The task: Please transcribe the data below exactly. Leave the pictures out.

[Collected data]
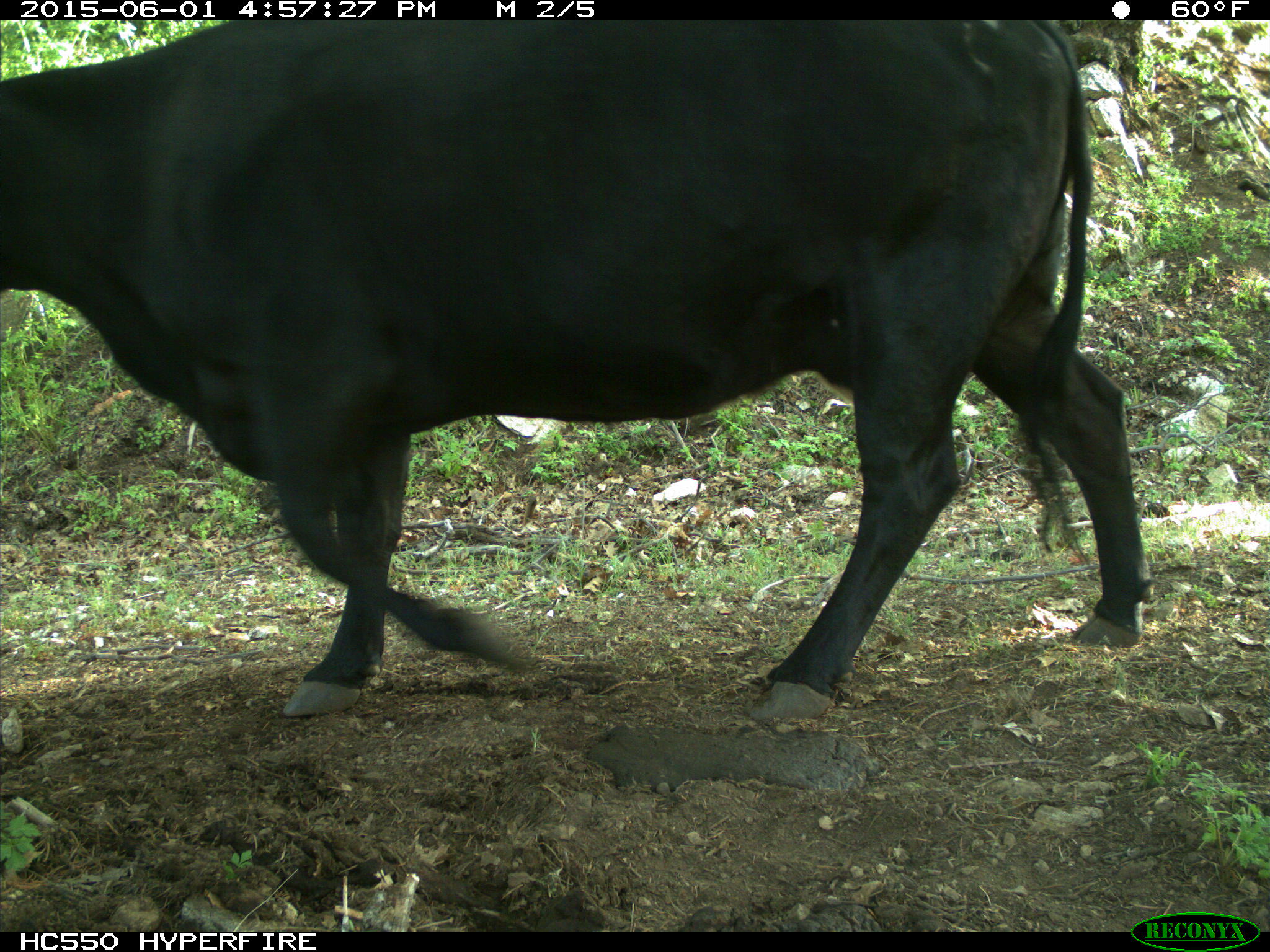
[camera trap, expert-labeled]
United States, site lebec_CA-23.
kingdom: Animalia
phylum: Chordata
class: Mammalia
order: Artiodactyla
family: Bovidae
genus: Bos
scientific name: Bos taurus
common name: domestic cow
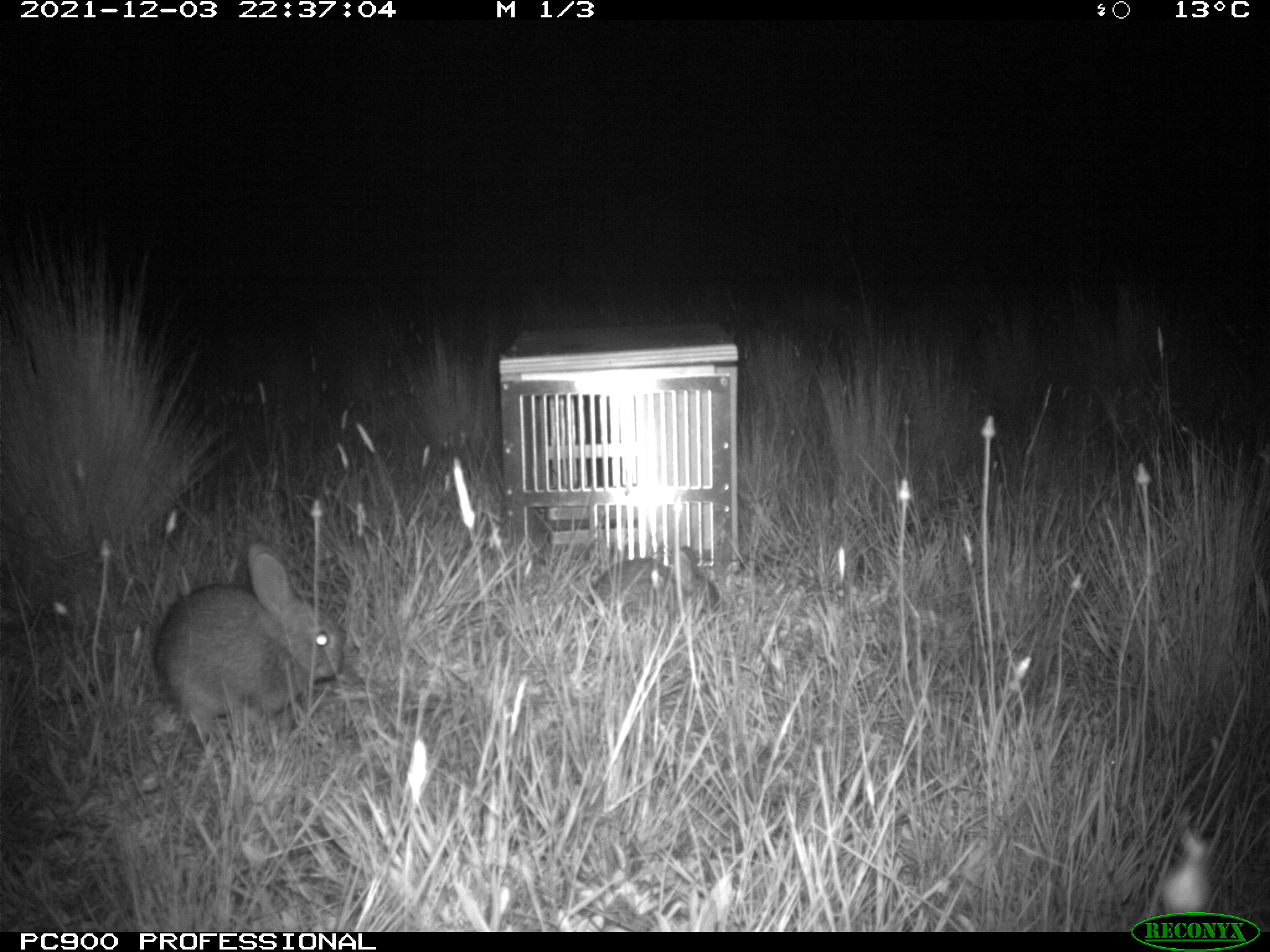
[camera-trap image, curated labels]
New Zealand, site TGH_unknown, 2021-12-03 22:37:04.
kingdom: Animalia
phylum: Chordata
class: Mammalia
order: Lagomorpha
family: Leporidae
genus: Oryctolagus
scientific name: Oryctolagus cuniculus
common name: european rabbit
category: rabbit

Written answer:
[camera trap, expert-labeled]
United States, site lebec_CA-23.
kingdom: Animalia
phylum: Chordata
class: Mammalia
order: Artiodactyla
family: Bovidae
genus: Bos
scientific name: Bos taurus
common name: domestic cow
[camera-trap image, curated labels]
New Zealand, site TGH_unknown, 2021-12-03 22:37:04.
kingdom: Animalia
phylum: Chordata
class: Mammalia
order: Lagomorpha
family: Leporidae
genus: Oryctolagus
scientific name: Oryctolagus cuniculus
common name: european rabbit
category: rabbit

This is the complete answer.